*Objectifs*:
A. Répondez brièvement à ces questions sur le texte consacré à Gaspar Noé :
(i) Pendant quel mois quatre rédacteurs s’attarderont-ils sur la filmographie de Gaspar Noé ?
(ii) Quelle année accompagne le titre Carne ?
(iii) Dans quels abattoirs le documentaire cité dénonce-t-il les conditions d’abattage des animaux ?
B. Indiquez si chaque affirmation s’accorde avec le texte consacré à Gaspar Noé, en citant les mots qui le prouvent :
(i) Carne est présenté comme un long métrage.
(ii) L’histoire relatée est celle d’un boucher chevalin de la banlieue parisienne des années 1960.
(iii) Les mots apparaissent en lettres blanches sur fond noir.
C. Relevez tous les titres de films qui figurent dans le texte consacré à Gaspar Noé.

*Texte fourni*:
- - - - -

L’instant court (mais intense)
Loin du tapage médiatique et polémique qui sévit autour du dernier né de Gaspar Noé et de la censure dont il est la cible, on se rappelle que le bonhomme est un habitué de l’exercice du court et du moyen métrage. Pas besoin de se caresser les méninges trop longtemps, on virevolte un instant dans le passé de sa filmographie controversée et c’est parti pour un saut dans l’image-temps et, surtout, dans l’image-mouvement des corps.
FOCUS NOE
Tout au long du mois de septembre, quatre rédacteurs s’attarderont sur la filmographie de Gaspar Noé , provocateur invétéré et père de scandales cinématographiques. Depuis ses premiers courts métrages à Love, il n’aura cessé de comparer l’image en mouvement à une pulsion de vie.
Carne
(1991)
Premier arrêt de notre sélection : le moyen métrage
Carne
, qui commence sur les chapeaux de roues. Le générique donne la couleur et celle-ci est rougeoyante ; l’agencement tout sauf involontaire des lettres qui dansent à l’écran annonce que le ministère de la Cul Ture soutient le projet. Nous voilà déjà bien avertis.
À ce stade pourtant, on est loin de se douter que la fiction n’est pas sans faire écho à cet impitoyable mais nécessaire documentaire, le Sang des bêtes ( Georges Franju , France, 1949) : un pamphlet cinématographique aiguisé qui dénonce les conditions d’abattage des animaux dans les abattoirs de La Villette à Paris. Les mots ne tardent pourtant pas à apparaître, en lettres capitales jaunes sur fond noir : on va nous relater l’histoire d’un boucher chevalin de la banlieue parisienne des années 1960 et, attention, le film contient des images qui risquent « d’impressionner les plus jeunes spectateurs ». Si l’on décortique l’équation avant le déroulement du calcul, ça donne quelque chose comme : cos 2 (Cul) + sin 2 (Chair & Sang) = 1.

- - - - -

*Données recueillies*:
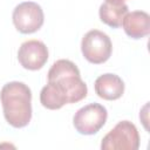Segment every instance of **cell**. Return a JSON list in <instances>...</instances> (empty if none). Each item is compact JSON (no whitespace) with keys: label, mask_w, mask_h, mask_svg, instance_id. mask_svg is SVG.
Here are the masks:
<instances>
[{"label":"cell","mask_w":150,"mask_h":150,"mask_svg":"<svg viewBox=\"0 0 150 150\" xmlns=\"http://www.w3.org/2000/svg\"><path fill=\"white\" fill-rule=\"evenodd\" d=\"M108 117L107 109L100 103H89L80 108L74 117L73 124L81 135H94L105 124Z\"/></svg>","instance_id":"cell-5"},{"label":"cell","mask_w":150,"mask_h":150,"mask_svg":"<svg viewBox=\"0 0 150 150\" xmlns=\"http://www.w3.org/2000/svg\"><path fill=\"white\" fill-rule=\"evenodd\" d=\"M18 60L25 69H41L48 60V48L39 40L25 41L18 50Z\"/></svg>","instance_id":"cell-7"},{"label":"cell","mask_w":150,"mask_h":150,"mask_svg":"<svg viewBox=\"0 0 150 150\" xmlns=\"http://www.w3.org/2000/svg\"><path fill=\"white\" fill-rule=\"evenodd\" d=\"M15 28L22 34H32L39 30L45 21L41 6L33 1H25L15 6L12 14Z\"/></svg>","instance_id":"cell-6"},{"label":"cell","mask_w":150,"mask_h":150,"mask_svg":"<svg viewBox=\"0 0 150 150\" xmlns=\"http://www.w3.org/2000/svg\"><path fill=\"white\" fill-rule=\"evenodd\" d=\"M122 26L131 39H142L150 33V15L144 11L128 12L123 18Z\"/></svg>","instance_id":"cell-9"},{"label":"cell","mask_w":150,"mask_h":150,"mask_svg":"<svg viewBox=\"0 0 150 150\" xmlns=\"http://www.w3.org/2000/svg\"><path fill=\"white\" fill-rule=\"evenodd\" d=\"M87 93V84L81 79L76 64L70 60L61 59L48 70V83L41 89L40 102L45 108L56 110L64 104L83 100Z\"/></svg>","instance_id":"cell-1"},{"label":"cell","mask_w":150,"mask_h":150,"mask_svg":"<svg viewBox=\"0 0 150 150\" xmlns=\"http://www.w3.org/2000/svg\"><path fill=\"white\" fill-rule=\"evenodd\" d=\"M81 52L88 62L101 64L109 60L112 52V43L105 33L98 29H91L82 38Z\"/></svg>","instance_id":"cell-4"},{"label":"cell","mask_w":150,"mask_h":150,"mask_svg":"<svg viewBox=\"0 0 150 150\" xmlns=\"http://www.w3.org/2000/svg\"><path fill=\"white\" fill-rule=\"evenodd\" d=\"M94 88L98 97L107 101H114V100H118L123 95L124 82L118 75L107 73L100 75L95 80Z\"/></svg>","instance_id":"cell-8"},{"label":"cell","mask_w":150,"mask_h":150,"mask_svg":"<svg viewBox=\"0 0 150 150\" xmlns=\"http://www.w3.org/2000/svg\"><path fill=\"white\" fill-rule=\"evenodd\" d=\"M0 100L5 120L13 128H23L32 120L30 88L19 81H12L1 88Z\"/></svg>","instance_id":"cell-2"},{"label":"cell","mask_w":150,"mask_h":150,"mask_svg":"<svg viewBox=\"0 0 150 150\" xmlns=\"http://www.w3.org/2000/svg\"><path fill=\"white\" fill-rule=\"evenodd\" d=\"M128 12V5L124 0H104L100 6L98 15L101 21L107 26L118 28Z\"/></svg>","instance_id":"cell-10"},{"label":"cell","mask_w":150,"mask_h":150,"mask_svg":"<svg viewBox=\"0 0 150 150\" xmlns=\"http://www.w3.org/2000/svg\"><path fill=\"white\" fill-rule=\"evenodd\" d=\"M139 148V134L130 121L118 122L103 138L102 150H137Z\"/></svg>","instance_id":"cell-3"}]
</instances>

- - - - -

*Réponses*:
A.
(i) En septembre.
(ii) 1991.
(iii) Les abattoirs de La Villette, à Paris.

B.
(i) Non : « Premier arrêt de notre sélection : le moyen métrage ».
(ii) Oui : « l’histoire d’un boucher chevalin de la banlieue parisienne des années 1960 ».
(iii) Non : « en lettres capitales jaunes sur fond noir ».

C. Love ; Carne ; le Sang des bêtes.